Ms. Basil winnowed out the good dancers — “who could twist, who could jerk, who could pony?” Her first rule: no sneakers. “I auditioned some heavy hip-hop people — they couldn’t handle it,” she said. “The ’60s was leather soles and a wooden floor. That’s why the twist, the simplest dance, was such a sensation. Everyone could do it. They just swivel their feet and the upper body fell naturally in the opposite direction.”

Fifteen people were selected to be Playboy bunnies, circulating at the party. But after five hours of filming, Ms. Basil said, Mr. Tarantino had an idea: What if they danced?

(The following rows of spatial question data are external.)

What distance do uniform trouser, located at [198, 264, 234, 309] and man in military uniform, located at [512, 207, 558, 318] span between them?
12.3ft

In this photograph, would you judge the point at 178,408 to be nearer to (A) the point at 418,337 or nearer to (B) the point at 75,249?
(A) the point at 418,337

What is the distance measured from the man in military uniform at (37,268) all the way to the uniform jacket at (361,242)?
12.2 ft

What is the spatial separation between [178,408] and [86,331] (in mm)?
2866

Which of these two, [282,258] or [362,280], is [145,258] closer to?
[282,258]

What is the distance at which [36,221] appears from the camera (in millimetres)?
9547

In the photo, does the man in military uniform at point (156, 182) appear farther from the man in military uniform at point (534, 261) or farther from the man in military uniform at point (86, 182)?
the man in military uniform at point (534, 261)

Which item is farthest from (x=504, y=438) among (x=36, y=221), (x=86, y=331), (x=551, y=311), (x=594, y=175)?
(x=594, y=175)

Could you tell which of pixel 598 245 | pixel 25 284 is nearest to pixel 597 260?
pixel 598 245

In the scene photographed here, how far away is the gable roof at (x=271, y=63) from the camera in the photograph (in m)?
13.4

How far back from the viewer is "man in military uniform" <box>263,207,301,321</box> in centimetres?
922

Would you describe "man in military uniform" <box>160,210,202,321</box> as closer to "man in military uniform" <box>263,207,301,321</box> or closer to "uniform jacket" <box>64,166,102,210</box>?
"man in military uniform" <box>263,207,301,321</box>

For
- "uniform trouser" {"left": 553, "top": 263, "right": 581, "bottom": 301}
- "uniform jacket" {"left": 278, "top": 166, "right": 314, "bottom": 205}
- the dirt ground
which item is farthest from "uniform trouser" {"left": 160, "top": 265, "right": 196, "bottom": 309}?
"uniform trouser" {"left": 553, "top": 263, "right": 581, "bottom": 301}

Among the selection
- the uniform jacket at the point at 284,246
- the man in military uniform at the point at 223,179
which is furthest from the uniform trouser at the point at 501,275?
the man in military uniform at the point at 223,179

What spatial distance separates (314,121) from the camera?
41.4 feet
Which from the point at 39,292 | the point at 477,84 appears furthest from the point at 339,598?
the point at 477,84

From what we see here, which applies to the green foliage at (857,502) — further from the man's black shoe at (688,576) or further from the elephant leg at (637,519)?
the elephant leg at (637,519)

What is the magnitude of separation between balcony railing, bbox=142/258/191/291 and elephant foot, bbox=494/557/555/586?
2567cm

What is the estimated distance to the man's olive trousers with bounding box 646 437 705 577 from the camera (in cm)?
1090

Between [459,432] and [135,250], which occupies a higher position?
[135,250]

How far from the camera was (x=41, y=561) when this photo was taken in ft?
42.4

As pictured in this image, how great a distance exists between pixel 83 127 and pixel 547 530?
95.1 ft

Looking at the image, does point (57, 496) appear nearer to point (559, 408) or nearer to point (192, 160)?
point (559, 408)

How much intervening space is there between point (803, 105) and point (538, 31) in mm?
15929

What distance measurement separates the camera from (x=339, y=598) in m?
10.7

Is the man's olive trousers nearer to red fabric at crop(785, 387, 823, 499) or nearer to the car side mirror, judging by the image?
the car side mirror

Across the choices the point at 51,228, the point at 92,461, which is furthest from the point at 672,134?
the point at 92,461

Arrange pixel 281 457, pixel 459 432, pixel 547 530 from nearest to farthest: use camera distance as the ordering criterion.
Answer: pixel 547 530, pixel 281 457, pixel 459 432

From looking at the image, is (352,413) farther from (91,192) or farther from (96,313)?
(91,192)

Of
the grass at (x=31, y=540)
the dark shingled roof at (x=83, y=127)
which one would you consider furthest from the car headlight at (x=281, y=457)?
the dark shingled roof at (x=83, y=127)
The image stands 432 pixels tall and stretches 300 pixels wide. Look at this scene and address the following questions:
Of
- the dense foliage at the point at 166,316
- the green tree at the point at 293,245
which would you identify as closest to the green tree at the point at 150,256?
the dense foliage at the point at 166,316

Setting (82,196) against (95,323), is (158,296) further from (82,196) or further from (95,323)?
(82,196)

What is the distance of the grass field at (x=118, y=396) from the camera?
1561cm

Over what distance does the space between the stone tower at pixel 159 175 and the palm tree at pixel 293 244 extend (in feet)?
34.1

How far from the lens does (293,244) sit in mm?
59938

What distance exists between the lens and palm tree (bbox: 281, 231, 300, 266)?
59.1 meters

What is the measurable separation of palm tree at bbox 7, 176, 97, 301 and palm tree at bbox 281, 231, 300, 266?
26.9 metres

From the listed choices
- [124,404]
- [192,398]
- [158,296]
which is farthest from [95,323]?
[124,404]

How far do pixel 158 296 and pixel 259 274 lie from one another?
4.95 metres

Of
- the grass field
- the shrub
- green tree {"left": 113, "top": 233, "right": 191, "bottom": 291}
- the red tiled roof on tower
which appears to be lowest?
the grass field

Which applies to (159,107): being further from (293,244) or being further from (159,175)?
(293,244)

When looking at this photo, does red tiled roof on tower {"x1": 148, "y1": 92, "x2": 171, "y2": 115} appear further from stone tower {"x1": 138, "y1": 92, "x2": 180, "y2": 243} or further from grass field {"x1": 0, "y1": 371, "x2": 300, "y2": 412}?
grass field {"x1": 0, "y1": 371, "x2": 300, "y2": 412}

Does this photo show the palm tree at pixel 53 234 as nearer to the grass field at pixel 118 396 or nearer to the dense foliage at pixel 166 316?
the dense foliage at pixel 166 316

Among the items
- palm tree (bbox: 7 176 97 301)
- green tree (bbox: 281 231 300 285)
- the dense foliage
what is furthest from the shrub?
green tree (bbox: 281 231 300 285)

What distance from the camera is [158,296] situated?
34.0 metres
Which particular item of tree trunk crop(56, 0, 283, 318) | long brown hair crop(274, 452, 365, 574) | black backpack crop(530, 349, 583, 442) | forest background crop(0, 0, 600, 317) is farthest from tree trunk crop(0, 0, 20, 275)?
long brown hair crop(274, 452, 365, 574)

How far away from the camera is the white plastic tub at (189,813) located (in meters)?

Ms. Basil was tasked on the spot with creating a dance for four of the extras. Mr. Tarantino put them on apple boxes so they could be seen, but they were still behind a throng of dancing partygoers. “I knew it couldn’t be the pony, it couldn’t be the twist,” Ms. Basil said. “It had to be the jerk — the dance that is from the waist up.”

She worked quickly, constructing a movement chain from the go-go playbook. “These are nondancers,” she said. “They’re nervous. They’re learning unison in a bunny costume, in high heels, on boxes. Cameras are waiting. You instruct your strongest girl: ‘You call out the steps under your breath — like a ventriloquist, ‘Do the jerk, change, lasso arms, change.’”

Before the ’60s, Ms. Basil said, social dance “was partnering; it was the jitterbug.” But in the ’60s, partners split apart: “Freedom — what the ’60s were about.” Now, with dancers no longer holding hands, “arms started to dance,” she said, and the jerk, the swim, and the hitchhike appeared, each a dance for gesticulating arms.